* _Problem details_: A word-for-word repetition of the records beneath this task is the expected answer.

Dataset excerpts
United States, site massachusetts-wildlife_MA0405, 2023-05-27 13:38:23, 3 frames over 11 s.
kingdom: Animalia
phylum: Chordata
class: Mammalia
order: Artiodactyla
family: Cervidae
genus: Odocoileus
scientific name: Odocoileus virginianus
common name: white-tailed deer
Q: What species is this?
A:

* _Solution to the problem_:
United States, site massachusetts-wildlife_MA0405, 2023-05-27 13:38:23, 3 frames over 11 s.
kingdom: Animalia
phylum: Chordata
class: Mammalia
order: Artiodactyla
family: Cervidae
genus: Odocoileus
scientific name: Odocoileus virginianus
common name: white-tailed deer
Q: What species is this?
A:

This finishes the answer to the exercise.